• Text excerpt:

━━━

Supercomputer Successfully Recreates a Wildfire That Made Its Own Thunderstorm

Supercomputer Successfully Recreates a Wildfire That Made Its Own Thunderstorm
A pyrocumulonimbus cloud over Oregon’s Gulch Fire, which was part of the Beaver Complex Fire in 2014. Image credit: NASA.

Wildfires are already terrifying forces of nature—but when they start creating their own weather, the situation becomes even more extreme. In a groundbreaking new study, researchers have finally managed to simulate a wildfire-generated thunderstorm—a phenomenon known as a pyrocumulonimbus cloud, or pyroCb—inside a full Earth system model. This is the first time scientists have successfully done so, marking a huge leap in our ability to understand how wildfires and the atmosphere interact on a planetary scale.

The achievement was led by Ziming Ke and his team at the Desert Research Institute (DRI), in collaboration with scientists from Lawrence Livermore National Laboratory, U.C. Irvine, and the Pacific Northwest National Laboratory. Their work, published in Geophysical Research Letters on September 25, 2025, used the U.S. Department of Energy’s Energy Exascale Earth System Model (E3SM) to recreate the chaotic birth of fire-fueled thunderstorms that once seemed impossible to model accurately.

━━━

• Source excerpt:
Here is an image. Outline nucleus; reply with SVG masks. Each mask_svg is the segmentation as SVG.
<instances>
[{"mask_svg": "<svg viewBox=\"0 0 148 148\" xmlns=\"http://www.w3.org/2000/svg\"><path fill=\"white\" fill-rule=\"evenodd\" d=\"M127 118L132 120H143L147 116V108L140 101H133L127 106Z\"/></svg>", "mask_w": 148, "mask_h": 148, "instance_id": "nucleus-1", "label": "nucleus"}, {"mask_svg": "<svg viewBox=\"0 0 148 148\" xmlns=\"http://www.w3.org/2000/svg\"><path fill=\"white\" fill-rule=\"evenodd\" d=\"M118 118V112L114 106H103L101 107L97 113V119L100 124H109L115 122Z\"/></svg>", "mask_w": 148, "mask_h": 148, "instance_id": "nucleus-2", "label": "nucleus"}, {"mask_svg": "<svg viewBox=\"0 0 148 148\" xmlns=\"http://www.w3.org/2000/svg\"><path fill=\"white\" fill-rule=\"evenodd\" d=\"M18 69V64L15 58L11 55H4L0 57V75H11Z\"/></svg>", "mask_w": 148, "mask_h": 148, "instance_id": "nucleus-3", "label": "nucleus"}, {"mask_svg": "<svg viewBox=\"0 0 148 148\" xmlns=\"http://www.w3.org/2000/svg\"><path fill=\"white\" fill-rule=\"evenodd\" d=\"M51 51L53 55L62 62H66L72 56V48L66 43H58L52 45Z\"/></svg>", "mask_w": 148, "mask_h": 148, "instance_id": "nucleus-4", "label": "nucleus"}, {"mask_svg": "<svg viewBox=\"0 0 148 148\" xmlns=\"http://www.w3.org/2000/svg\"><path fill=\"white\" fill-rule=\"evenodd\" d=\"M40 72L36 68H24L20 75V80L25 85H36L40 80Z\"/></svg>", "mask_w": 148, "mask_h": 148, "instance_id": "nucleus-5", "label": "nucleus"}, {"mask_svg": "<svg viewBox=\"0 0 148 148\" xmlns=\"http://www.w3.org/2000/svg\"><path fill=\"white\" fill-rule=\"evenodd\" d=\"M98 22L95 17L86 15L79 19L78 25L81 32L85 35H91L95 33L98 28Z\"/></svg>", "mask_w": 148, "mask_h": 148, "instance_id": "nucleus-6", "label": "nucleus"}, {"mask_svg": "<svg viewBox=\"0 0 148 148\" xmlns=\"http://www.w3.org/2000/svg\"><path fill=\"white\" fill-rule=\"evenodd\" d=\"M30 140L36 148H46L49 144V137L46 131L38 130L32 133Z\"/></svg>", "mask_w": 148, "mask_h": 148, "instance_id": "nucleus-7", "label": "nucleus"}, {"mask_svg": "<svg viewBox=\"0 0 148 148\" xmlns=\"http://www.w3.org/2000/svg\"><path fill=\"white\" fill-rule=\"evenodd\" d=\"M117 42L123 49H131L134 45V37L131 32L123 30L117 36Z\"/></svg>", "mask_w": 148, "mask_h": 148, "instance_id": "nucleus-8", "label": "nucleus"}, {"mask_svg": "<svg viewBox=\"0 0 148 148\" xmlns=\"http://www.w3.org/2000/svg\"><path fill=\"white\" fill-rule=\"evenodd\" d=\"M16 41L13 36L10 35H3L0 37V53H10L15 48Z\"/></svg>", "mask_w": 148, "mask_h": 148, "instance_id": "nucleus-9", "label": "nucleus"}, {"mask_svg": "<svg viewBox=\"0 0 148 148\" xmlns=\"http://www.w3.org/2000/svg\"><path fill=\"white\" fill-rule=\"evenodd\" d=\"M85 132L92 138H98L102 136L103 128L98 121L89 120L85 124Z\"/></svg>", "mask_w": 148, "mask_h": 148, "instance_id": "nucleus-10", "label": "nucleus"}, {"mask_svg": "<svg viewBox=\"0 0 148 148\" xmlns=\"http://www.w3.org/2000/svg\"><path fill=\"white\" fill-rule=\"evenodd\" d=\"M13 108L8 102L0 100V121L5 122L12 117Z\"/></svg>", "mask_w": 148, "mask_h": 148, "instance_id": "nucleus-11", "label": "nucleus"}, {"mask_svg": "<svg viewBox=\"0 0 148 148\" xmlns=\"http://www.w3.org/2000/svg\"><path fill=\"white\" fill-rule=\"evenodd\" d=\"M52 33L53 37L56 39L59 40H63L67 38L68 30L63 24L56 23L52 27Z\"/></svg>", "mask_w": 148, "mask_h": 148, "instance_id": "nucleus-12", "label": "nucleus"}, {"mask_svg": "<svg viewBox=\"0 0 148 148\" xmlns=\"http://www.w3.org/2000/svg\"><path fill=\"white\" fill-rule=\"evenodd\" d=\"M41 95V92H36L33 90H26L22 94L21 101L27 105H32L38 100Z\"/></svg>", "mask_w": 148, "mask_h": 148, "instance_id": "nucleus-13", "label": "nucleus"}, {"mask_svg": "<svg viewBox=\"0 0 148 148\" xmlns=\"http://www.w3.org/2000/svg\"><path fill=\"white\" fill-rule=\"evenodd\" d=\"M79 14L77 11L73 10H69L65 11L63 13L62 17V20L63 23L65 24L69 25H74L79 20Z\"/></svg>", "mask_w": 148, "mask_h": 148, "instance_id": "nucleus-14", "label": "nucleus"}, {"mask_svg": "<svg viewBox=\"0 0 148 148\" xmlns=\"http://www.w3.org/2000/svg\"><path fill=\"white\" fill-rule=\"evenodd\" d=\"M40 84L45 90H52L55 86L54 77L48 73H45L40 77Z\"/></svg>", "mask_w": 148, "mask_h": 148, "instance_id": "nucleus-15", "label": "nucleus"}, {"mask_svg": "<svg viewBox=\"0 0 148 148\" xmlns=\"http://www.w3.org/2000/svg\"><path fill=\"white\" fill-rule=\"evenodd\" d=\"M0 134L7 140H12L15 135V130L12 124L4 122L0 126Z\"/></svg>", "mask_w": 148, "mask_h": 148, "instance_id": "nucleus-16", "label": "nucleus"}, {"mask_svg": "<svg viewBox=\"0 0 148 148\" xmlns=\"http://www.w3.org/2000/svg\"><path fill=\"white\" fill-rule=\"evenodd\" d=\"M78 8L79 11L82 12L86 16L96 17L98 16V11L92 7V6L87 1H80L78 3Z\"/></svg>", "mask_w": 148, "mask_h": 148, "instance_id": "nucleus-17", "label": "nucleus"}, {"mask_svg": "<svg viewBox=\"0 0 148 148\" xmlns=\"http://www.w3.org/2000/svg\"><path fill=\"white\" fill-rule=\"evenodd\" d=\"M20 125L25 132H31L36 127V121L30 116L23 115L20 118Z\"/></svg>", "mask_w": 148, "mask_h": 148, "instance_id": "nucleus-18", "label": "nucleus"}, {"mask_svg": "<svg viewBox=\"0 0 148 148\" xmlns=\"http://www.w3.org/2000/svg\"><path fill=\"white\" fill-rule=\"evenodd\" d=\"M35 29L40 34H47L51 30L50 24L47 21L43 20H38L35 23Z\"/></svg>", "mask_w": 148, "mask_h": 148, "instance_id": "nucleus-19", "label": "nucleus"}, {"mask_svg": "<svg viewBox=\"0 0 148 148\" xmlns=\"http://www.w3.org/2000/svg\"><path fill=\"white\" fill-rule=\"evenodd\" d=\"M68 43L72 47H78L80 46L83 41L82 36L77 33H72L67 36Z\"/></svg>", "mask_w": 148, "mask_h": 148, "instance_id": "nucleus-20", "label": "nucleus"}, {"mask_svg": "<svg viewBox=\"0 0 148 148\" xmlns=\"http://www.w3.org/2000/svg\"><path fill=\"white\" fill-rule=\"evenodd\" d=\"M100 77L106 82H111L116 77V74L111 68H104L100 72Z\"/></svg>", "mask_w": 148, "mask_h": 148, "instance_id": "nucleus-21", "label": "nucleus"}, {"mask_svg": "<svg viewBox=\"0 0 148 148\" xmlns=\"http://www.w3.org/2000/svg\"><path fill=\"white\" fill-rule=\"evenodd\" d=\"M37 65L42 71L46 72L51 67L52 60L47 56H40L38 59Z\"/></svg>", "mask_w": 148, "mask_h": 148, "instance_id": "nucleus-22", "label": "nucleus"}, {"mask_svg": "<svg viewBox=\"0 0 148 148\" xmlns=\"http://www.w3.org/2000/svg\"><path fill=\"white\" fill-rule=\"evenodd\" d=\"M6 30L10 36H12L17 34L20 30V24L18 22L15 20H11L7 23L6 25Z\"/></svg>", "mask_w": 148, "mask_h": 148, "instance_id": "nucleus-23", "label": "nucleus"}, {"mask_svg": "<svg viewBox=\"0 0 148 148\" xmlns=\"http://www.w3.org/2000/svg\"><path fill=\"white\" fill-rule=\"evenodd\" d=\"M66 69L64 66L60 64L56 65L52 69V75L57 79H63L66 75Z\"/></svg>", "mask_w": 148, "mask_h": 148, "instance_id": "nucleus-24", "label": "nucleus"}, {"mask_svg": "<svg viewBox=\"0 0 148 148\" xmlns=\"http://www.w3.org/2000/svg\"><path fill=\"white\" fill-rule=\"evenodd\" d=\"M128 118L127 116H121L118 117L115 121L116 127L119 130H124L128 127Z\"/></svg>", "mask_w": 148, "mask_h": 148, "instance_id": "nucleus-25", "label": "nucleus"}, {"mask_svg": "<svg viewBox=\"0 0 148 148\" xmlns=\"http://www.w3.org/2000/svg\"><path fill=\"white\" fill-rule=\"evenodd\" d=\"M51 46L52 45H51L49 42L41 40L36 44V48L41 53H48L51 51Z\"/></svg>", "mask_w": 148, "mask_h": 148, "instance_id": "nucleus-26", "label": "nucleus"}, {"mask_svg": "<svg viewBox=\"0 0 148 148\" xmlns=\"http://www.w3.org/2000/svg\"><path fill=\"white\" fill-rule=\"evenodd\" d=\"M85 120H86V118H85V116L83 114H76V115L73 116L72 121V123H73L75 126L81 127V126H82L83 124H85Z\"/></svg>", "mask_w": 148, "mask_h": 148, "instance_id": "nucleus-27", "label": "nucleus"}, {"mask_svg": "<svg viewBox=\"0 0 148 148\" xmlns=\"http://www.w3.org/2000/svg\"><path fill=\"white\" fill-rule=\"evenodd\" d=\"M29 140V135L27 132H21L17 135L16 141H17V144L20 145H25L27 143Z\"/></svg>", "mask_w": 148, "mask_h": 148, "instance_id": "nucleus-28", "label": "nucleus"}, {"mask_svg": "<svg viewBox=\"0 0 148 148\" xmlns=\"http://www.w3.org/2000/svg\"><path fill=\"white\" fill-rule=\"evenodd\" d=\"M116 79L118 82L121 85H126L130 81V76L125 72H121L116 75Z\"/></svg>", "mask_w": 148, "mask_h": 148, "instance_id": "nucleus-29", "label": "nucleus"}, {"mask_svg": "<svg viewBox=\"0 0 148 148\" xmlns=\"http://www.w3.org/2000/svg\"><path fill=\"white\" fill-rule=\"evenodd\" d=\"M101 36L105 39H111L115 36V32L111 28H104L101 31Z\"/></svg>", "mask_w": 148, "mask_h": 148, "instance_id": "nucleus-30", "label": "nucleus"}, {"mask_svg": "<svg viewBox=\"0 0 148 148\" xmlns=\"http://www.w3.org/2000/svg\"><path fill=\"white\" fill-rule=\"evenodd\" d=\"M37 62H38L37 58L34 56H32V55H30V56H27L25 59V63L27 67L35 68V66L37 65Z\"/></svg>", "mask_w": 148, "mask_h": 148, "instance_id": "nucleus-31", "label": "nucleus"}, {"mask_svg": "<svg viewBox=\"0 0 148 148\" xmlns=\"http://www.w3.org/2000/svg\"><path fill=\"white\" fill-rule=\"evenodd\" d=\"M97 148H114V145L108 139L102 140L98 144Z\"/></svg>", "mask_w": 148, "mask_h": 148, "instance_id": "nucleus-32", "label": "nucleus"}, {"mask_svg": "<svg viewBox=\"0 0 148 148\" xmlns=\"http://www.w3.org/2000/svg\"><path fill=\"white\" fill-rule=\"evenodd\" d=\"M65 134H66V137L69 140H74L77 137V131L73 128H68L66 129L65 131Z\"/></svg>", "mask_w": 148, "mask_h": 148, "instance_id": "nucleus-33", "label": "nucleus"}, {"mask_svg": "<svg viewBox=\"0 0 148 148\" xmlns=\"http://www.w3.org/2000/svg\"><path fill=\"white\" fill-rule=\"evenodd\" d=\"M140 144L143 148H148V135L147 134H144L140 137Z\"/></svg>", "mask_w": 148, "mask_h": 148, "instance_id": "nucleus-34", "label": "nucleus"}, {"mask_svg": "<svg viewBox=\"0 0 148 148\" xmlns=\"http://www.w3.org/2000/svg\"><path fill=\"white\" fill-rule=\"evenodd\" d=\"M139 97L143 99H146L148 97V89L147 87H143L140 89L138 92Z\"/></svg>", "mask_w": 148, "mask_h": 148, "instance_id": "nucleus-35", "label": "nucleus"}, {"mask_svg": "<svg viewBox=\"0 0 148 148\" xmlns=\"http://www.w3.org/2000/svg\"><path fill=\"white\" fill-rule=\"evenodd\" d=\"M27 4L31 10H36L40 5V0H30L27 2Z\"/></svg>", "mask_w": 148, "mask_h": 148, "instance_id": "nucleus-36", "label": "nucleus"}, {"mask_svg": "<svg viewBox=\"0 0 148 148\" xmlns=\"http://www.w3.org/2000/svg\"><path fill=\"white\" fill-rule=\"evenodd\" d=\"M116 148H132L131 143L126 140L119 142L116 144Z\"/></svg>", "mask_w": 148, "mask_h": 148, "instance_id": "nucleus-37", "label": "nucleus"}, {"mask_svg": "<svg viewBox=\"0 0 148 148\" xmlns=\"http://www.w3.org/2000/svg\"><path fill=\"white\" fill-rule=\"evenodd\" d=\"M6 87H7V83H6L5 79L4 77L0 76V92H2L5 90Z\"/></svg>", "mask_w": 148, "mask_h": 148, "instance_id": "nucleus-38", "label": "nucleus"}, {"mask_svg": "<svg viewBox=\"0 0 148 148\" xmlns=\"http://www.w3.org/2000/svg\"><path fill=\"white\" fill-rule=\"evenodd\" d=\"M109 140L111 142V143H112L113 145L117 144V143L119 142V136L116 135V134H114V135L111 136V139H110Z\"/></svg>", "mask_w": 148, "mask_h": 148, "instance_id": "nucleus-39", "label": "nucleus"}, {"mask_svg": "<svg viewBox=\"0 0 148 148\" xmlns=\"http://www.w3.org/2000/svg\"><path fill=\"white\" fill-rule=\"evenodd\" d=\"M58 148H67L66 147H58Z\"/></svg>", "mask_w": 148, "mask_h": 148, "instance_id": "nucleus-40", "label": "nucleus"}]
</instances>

━━━

• Tasks and exercises:
1. Answer these questions from the wildfire simulation article, one answer per line, marked the same way:
(a) What is the full name for a pyroCb?
(b) In which journal did the study appear, and on what date?
(c) Which model did the researchers use?
2. Summarize the wildfire simulation article in two sentences.
3. Does each statement agree with the wildfire simulation article? Answer yes or no, and quote the words from the article that decide it.
(a) The Desert Research Institute did the study without outside help.
(b) The pictured cloud formed over a fire in Oregon.
(c) A pyroCb had already been simulated in a full Earth system model before this study.
The lines play no part in this work.

• Outputs for the tasks:
1.
(a) A pyrocumulonimbus cloud.
(b) Geophysical Research Letters, on September 25, 2025.
(c) The U.S. Department of Energy's Energy Exascale Earth System Model (E3SM).

2. For the first time, researchers have simulated a thunderstorm made by a wildfire, called a pyrocumulonimbus cloud or pyroCb, inside a full Earth system model. The work was led by Ziming Ke and his team at the Desert Research Institute with scientists from three other institutions, used the U.S. Department of Energy's E3SM, and was published in Geophysical Research Letters on September 25, 2025.

3.
(a) No: "in collaboration with scientists from Lawrence Livermore National Laboratory, U.C. Irvine, and the Pacific Northwest National Laboratory"
(b) Yes: "A pyrocumulonimbus cloud over Oregon’s Gulch Fire"
(c) No: "This is the first time scientists have successfully done so"